Creating an object that can track when its attributes are modified

B

Ben Sizer

I am trying to make an object that can track when its attributes have been assigned new values, and which can rollback to previous values where necessary. I have the following code which I believe works, but would like to know if there are simpler ways to achieve this goal, or if there are any bugs I haven't seen yet.


class ChangeTrackingObject(object):
def __init__(self):
self.clean()

def clean(self):
"""Mark all attributes as unmodified."""
object.__setattr__(self, '_dirty_attributes', dict())

def dirty_vals(self):
"""Returns all dirty values."""
return dict( [ (k,v) for k,v in self.__dict__.iteritems() if k in self._dirty_attributes] )
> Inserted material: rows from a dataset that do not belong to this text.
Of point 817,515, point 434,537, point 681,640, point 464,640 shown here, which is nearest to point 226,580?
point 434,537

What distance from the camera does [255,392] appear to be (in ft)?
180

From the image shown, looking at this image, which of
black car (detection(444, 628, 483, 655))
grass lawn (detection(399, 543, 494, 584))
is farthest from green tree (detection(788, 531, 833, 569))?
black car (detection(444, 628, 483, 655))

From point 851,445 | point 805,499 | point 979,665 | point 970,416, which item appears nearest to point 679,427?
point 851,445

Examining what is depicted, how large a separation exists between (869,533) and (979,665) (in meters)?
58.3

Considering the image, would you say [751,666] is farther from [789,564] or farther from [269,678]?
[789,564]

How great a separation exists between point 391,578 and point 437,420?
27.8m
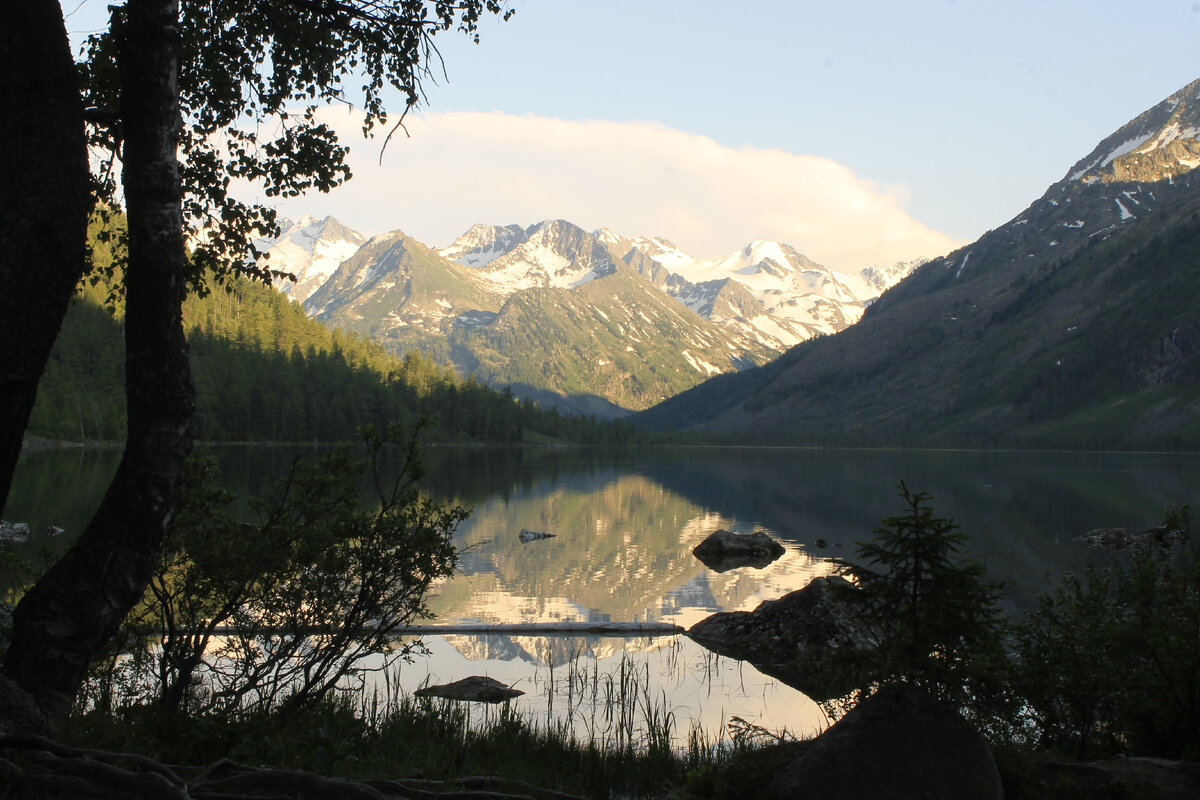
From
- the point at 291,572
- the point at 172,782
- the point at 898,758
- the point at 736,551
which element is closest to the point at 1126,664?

def get_changes_and_clean(self):
"""Helper that collects all the changes and returns them, cleaning the dirty flags at the same time."""
changes = self.dirty_vals()
self.clean()
return changes

def rollback(self):
"""Reset attributes to their previous values."""
for k,v in self._dirty_attributes.iteritems():
object.__setattr__(self, k, v)
self.clean()

def __setattr__(self, key, value):
# If the first modification to this attribute, store the old value
if key not in self._dirty_attributes:
if key in self.__dict__:
self._dirty_attributes[key] = object.__getattribute__(self, key)
else:
self._dirty_attributes[key] = None
# Set the new value
object.__setattr__(self, key, value)


I am aware that adding a new attribute and then calling rollback() leaves the new attribute in place with a None value - maybe I can use a special DeleteMe marker object in the _dirty_attributes dict along with a loop that calls delattr on any attribute that has that value after a rollback.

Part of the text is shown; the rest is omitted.